**Problem statement:**
Write out the full listing exactly as given, minus the images.

**Given data:**
+ + + + +

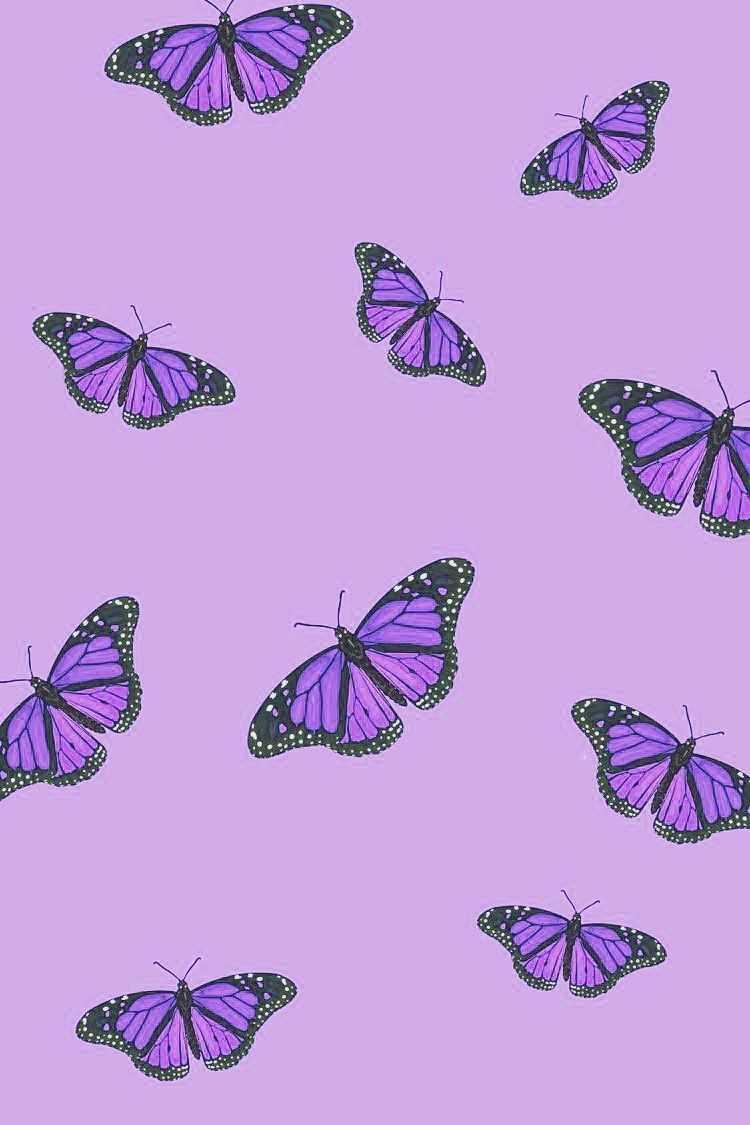 Widescreen Violet Wallpaper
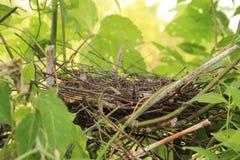 nest royalty-vrije stock foto's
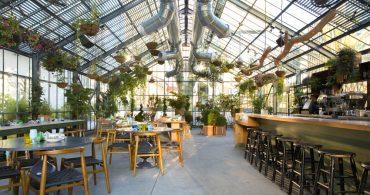ヴィーガンとインスタ時代のレストラン。ロサンゼルスの温室食堂「コミッサリー」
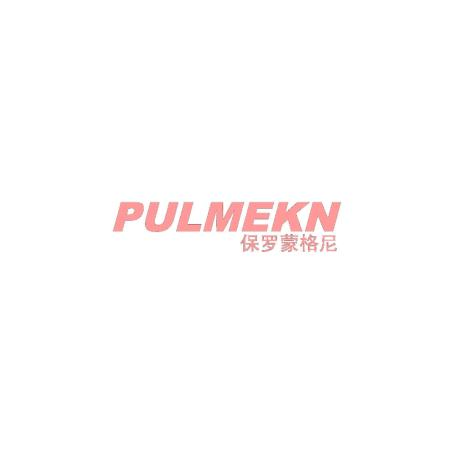 保罗蒙格尼 PULMEKN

+ + + + +

**Result of the exercise:**
 Widescreen Violet Wallpaper
 nest royalty-vrije stock foto's
ヴィーガンとインスタ時代のレストラン。ロサンゼルスの温室食堂「コミッサリー」
 保罗蒙格尼 PULMEKN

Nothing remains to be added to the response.